Original Paper: https://arxiv.org/abs/1702.07825

Researchers from the Baidu Labs published in early 2017 a paper about their project called DeepVoice. This project aims to create a production-level end-to-end solution for Text-To-Speech (TTS). The key point of the DeepVoice is that it doesn’t require any specialist knowledge during the training/inference process, and that the solution is able to generate audio in real-time.

DeepVoice breaks down the TTS problem into five models:

Grapheme-to-phoneme model, responsible for converting written text (eg. English, Chinese, etc) into phonemes. This is helpful as in the majority of the languages, the same sequence of characters may produce different sounds based on the surrounding characters. As example, in the words “Frost” (Phoneme: frôst) and “Roast” (Phoneme: rōst), the sequence “ro” have totally different sounds, therefore, different phonemes are used in each word.
Segmentation model, utilized only during the training phase, is responsible for finding the start and ending of phonemes in an audio. Once the start-end is found, the audio is isolated so the neural network is able to learn the sound for the exact phoneme.
Phoneme duration model, responsible for determining the duration of a phoneme. This is helpful to generate natural-sounding audio, since the same phoneme can have different duration depending on the word, or even on the context of the phrase. As an example, the “mo” in the words “model” and “more” have different duration: in the first one, it’s a short sound, while in the second, it’s a longer sound.
Fundamental frequence model, responsible for predicting the intonation of a phoneme.
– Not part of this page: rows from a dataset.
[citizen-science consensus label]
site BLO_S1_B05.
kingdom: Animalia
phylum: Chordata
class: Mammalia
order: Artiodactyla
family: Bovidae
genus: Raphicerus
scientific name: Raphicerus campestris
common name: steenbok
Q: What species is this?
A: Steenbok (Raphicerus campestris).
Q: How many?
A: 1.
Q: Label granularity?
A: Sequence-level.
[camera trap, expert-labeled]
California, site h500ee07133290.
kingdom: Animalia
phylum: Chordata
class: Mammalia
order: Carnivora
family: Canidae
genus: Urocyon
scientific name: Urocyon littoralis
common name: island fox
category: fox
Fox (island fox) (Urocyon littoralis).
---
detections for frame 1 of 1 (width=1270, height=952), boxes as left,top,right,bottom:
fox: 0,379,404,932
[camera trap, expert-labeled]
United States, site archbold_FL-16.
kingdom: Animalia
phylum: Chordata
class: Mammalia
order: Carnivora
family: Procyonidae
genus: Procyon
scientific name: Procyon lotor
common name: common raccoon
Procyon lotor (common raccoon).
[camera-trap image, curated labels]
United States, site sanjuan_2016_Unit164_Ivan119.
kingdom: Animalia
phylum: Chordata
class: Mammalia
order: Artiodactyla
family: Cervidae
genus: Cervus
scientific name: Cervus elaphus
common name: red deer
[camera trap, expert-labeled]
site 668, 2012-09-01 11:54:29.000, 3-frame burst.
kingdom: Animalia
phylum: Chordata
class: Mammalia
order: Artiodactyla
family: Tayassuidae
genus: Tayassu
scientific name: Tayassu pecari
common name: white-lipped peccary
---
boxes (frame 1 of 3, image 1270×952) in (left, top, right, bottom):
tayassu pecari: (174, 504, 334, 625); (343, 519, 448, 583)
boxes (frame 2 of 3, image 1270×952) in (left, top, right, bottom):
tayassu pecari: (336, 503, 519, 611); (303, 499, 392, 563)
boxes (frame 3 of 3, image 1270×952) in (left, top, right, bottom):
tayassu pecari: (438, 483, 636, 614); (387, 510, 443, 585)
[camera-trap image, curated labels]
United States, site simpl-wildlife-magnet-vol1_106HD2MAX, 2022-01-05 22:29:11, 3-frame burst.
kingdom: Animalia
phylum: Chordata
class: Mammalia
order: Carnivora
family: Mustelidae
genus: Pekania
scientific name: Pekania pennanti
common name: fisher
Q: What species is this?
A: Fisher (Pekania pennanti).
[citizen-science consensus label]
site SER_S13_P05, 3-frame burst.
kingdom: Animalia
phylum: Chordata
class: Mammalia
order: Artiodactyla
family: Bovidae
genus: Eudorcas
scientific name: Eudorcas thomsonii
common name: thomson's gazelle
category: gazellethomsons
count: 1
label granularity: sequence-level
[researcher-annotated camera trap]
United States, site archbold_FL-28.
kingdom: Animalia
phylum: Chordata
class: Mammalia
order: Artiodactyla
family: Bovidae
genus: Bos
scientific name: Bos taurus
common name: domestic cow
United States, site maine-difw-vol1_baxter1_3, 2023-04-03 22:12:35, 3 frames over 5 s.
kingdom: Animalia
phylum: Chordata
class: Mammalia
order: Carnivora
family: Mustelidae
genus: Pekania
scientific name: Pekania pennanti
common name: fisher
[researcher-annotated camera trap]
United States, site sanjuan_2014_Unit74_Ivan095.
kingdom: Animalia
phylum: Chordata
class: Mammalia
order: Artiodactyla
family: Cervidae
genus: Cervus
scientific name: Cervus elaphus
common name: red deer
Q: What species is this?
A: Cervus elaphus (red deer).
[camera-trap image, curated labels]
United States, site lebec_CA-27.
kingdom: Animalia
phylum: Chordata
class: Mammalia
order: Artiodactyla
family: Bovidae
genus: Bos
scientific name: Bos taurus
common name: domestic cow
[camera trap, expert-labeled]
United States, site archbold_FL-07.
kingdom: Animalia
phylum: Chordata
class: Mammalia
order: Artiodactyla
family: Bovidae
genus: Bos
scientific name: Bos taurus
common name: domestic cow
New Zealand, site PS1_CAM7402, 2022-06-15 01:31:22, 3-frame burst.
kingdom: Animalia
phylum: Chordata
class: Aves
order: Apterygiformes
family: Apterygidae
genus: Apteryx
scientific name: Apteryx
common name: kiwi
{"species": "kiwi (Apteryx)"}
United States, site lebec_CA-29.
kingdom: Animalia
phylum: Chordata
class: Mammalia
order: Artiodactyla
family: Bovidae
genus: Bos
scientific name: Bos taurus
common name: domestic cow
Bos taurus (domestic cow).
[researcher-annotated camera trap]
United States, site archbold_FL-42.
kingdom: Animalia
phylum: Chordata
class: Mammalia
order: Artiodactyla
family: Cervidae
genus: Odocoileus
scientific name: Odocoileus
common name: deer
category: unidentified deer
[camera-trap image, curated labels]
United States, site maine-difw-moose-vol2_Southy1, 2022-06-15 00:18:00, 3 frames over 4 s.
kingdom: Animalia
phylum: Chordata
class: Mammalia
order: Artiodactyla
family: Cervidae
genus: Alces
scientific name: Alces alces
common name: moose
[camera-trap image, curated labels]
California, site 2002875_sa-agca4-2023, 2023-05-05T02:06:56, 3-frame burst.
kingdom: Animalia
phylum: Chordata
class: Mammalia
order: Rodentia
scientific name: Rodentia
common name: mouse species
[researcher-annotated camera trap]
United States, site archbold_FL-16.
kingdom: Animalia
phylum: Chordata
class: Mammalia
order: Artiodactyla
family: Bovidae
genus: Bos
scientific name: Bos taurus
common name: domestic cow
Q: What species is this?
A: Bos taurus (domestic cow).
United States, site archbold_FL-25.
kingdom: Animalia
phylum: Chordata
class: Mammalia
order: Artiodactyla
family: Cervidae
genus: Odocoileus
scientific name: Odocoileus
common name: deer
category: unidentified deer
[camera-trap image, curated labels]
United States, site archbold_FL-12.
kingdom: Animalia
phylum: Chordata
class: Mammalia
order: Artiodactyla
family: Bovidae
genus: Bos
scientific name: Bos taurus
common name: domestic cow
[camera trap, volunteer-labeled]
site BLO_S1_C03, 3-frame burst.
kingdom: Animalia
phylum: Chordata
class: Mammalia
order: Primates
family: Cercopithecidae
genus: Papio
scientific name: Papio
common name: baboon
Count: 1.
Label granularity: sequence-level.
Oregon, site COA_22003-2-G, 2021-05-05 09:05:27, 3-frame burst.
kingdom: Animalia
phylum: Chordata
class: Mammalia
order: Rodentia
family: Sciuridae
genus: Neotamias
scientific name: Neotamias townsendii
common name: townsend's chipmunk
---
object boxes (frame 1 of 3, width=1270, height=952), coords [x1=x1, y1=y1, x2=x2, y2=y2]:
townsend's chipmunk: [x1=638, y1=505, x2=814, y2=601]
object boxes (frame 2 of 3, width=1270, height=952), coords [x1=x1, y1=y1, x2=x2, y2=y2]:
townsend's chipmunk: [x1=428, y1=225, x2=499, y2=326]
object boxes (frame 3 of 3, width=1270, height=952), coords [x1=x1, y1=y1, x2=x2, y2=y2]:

This is also very important on generating natural-sounding audio, since in the majority of the languages there are phonemes in words that are not pronounced. As an example, in the word “island”, the “s” is mute and should not be pronounced.
Audio synthesis model, responsible for generating audio signal based on the phoneme, duration and fundamental-frequency. This model is heavily based on the WaveNet project, however it implements several improvements that allows the audio generation to be done in real-time.

The majority of the previous works on the machine learning field only implemented one or two of those models and relied in specialist-engineered solutions for the other parts of the TTS. However, the problem with relying on specialists is that it may take weeks to fine tune the parameters and find a natural-sounding voice. In the deep-voice project, all the five components are implemented using neural networks models, which requires minimal specialist effort. According to the publication, those machine-learning models have similar or better performance than the traditional non-machine learning methods.

Another key contribution of the paper is the fact that the authors share a good amount of details on how this architecture can be implemented to maximize the performance over CPU and/or GPU. The authors compare the execution using several parallelization methods and propose an implementation with impressive results. As comparison, the authors claim that the inference in DeepVoice is 400 times faster than WaveNet.